Depuis des décennies, nous avons eu le privilège de bénéficier de la ligne de train Montréal–Deux-Montagnes qui reliait au centre-ville aussi bien Mont-Royal et l’arrondissement de Saint-Laurent que Pierrefonds, Laval et Deux-Montagnes. Tandis que Montréal était aux prises avec des entraves de circulation majeures, s’asseoir confortablement dans un train climatisé aux horaires précis s’apparentait à un véritable luxe. Nous ignorions superbement les cônes orange, les tempêtes de neige et le verglas et regardions avec sympathie les malheureux automobilistes coincés dans le trafic.

Le train offrait l’avantage d’être raccordé non seulement à la Gare centrale et à la station de métro Bonaventure, mais également au réseau d’autobus donnant accès à tous les établissements situés sur le mont Royal : Université de Montréal, collège Notre-Dame, hôpitaux, etc.

Six ans

Tout cela s’est écroulé avec le projet de construction du REM, qui ne sera pas parachevée avant 2024… si aucun obstacle ne provoque des retards. Six années interminables !

Il semble qu’il n’existe aucun exemple semblable dans tout le Canada : détruire une ligne performante en faisant miroiter un projet dont on nous dit qu’il nous fera « entrer dans le XXIe siècle ». On ajoute que le train actuel était devenu « vétuste ».

Depuis que la ligne Montréal–Deux-Montagnes a fait l’objet de travaux majeurs dans les années 1990, le nombre d’usagers a bondi et des milliers de personnes ont choisi d’emménager à proximité des gares qui jalonnent son parcours. Et soudain, elles apprennent que la construction du REM va les priver de la ligne actuelle, forçant tout le monde à emprunter des autobus vers les stations de métro de la ligne orange déjà saturée aux heures de pointe. Au cours des six prochaines années, comment se déplaceront les 15 000 usagers quotidiens de la ligne Deux-Montagnes ? Combien d’autobus faudra-t-il pour les conduire au métro ? Des centaines ! Et tous ces autobus viendront gonfler les bouchons de circulation, c’est inévitable. Des usagers ont calculé qu’un trajet de 27 minutes prendra au minimum une heure trente. Aussi bien dire à tout le monde d’aller tout de suite acheter une auto !
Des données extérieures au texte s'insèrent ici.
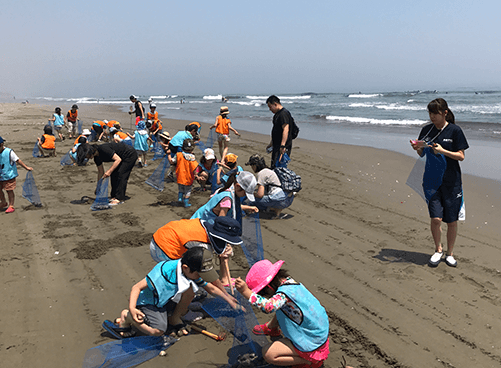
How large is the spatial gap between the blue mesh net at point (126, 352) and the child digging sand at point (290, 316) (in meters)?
1.00

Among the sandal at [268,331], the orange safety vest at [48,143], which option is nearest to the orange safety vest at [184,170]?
the sandal at [268,331]

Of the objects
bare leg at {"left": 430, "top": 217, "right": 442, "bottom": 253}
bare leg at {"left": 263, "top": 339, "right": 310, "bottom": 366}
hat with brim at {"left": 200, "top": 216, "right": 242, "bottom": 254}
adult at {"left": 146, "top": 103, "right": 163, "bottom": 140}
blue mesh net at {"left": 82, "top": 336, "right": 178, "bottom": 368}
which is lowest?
blue mesh net at {"left": 82, "top": 336, "right": 178, "bottom": 368}

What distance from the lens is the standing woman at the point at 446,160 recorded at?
14.5ft

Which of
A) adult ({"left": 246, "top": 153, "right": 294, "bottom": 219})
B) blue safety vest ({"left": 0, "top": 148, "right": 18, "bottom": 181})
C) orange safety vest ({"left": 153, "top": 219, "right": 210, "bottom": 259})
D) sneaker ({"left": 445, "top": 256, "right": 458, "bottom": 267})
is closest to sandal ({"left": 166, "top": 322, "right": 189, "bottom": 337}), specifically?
orange safety vest ({"left": 153, "top": 219, "right": 210, "bottom": 259})

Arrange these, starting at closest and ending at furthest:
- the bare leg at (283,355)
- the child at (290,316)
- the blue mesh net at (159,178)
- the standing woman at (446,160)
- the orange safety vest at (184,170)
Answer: the child at (290,316), the bare leg at (283,355), the standing woman at (446,160), the orange safety vest at (184,170), the blue mesh net at (159,178)

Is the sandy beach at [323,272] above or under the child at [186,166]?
under

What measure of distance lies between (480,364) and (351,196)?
4742 millimetres

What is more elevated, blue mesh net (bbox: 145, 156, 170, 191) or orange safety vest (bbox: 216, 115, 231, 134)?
orange safety vest (bbox: 216, 115, 231, 134)

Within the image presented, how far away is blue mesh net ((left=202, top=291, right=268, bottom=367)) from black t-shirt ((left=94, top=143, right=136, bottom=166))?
14.8ft

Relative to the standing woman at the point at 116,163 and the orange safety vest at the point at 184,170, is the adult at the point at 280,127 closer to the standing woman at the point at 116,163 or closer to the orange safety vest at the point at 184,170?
the orange safety vest at the point at 184,170

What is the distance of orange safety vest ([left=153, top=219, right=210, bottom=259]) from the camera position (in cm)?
356

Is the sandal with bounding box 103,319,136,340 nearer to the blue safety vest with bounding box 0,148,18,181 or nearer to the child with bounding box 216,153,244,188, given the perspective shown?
the child with bounding box 216,153,244,188

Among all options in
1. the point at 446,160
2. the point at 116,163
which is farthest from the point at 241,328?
the point at 116,163

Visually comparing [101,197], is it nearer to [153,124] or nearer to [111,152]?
[111,152]
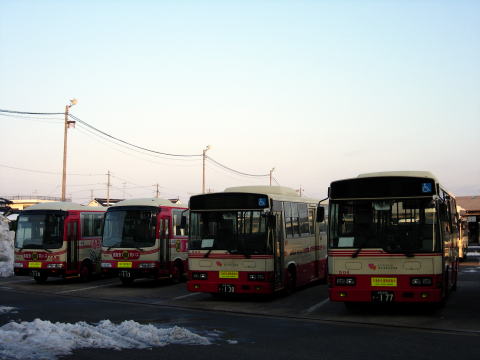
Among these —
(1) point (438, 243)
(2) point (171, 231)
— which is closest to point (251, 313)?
(1) point (438, 243)

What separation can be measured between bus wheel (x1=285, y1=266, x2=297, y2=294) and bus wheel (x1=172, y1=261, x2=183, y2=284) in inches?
225

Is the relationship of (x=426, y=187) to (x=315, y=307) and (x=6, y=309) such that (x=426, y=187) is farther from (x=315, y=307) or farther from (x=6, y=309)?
(x=6, y=309)

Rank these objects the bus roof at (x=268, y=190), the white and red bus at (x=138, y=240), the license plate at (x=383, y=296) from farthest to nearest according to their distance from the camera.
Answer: the white and red bus at (x=138, y=240), the bus roof at (x=268, y=190), the license plate at (x=383, y=296)

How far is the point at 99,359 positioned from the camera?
905 centimetres

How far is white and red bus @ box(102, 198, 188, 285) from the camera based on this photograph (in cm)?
2253

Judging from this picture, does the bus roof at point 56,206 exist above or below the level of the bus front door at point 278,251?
above

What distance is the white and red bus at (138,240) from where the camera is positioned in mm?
22531

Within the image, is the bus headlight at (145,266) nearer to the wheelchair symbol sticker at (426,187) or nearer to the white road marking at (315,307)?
the white road marking at (315,307)

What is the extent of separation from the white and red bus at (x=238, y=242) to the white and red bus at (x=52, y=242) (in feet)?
26.7

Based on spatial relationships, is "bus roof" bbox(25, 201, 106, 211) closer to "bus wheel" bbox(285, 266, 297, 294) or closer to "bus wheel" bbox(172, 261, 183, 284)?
"bus wheel" bbox(172, 261, 183, 284)

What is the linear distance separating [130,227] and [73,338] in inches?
502

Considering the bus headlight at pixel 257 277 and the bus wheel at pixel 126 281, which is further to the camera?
the bus wheel at pixel 126 281

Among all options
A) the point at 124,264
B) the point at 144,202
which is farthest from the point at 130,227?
the point at 124,264

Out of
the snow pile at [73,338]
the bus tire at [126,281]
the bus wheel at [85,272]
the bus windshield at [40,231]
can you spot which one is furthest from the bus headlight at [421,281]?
the bus wheel at [85,272]
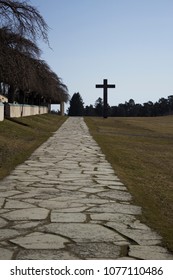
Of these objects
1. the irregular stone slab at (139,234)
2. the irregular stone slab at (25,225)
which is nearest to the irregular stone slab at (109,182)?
the irregular stone slab at (139,234)

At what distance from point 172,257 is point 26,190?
11.6 feet

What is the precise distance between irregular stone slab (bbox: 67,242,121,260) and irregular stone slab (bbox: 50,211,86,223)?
0.88 metres

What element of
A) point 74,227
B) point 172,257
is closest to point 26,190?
point 74,227

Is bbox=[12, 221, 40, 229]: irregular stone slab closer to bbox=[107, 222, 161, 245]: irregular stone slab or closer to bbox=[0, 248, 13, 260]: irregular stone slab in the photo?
bbox=[0, 248, 13, 260]: irregular stone slab

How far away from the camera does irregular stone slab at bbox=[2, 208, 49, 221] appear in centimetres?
525

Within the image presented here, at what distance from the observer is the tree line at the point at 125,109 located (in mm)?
121000

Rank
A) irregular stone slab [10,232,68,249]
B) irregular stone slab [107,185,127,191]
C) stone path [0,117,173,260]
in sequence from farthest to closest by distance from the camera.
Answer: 1. irregular stone slab [107,185,127,191]
2. irregular stone slab [10,232,68,249]
3. stone path [0,117,173,260]

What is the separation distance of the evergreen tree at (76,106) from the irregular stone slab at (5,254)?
11499 cm

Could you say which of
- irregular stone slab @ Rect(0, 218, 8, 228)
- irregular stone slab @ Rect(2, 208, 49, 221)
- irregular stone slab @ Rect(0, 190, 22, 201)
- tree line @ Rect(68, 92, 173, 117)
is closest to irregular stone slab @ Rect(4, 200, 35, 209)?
irregular stone slab @ Rect(2, 208, 49, 221)

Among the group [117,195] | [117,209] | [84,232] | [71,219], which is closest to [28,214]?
[71,219]

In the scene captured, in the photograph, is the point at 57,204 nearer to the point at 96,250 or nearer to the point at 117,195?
the point at 117,195

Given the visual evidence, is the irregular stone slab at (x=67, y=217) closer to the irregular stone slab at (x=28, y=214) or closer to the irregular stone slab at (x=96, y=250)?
the irregular stone slab at (x=28, y=214)

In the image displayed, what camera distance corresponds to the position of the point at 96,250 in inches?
161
Que l’on ait voulu créer un lien pour desservir l’aéroport de Montréal est assurément légitime, mais le nord-ouest de l’île et sa banlieue, eux, qu’y gagneront-ils ? La durée du trajet diminuera de quelques minutes à peine, si l’on veut bien croire les chiffres que l’on trouve sur le site du REM. On nous informe également qu’il y aura 55 % moins de places assises, un non-sens total quand on pense que la majorité des usagers devront supporter la station debout pendant au moins 30 à 35 minutes. Enfin, on apprend que la réduction des GES sera infime.

Un projet pharaonique

Devons-nous subir un tel branle-bas alors que de nouvelles voitures de train et une amélioration des horaires le soir et les fins de semaine auraient satisfait tout le monde sur cette ligne de train ? En un mot, le REM sur la ligne Montréal–Deux-Montagnes était-il nécessaire ? Beaucoup de questions se posent sur la pertinence de ce projet pharaonique qui coûtera 7 milliards, dit-on, pendant que des secteurs entiers sur l’île et en périphérie réclament des transports collectifs dignes du XXIe siècle.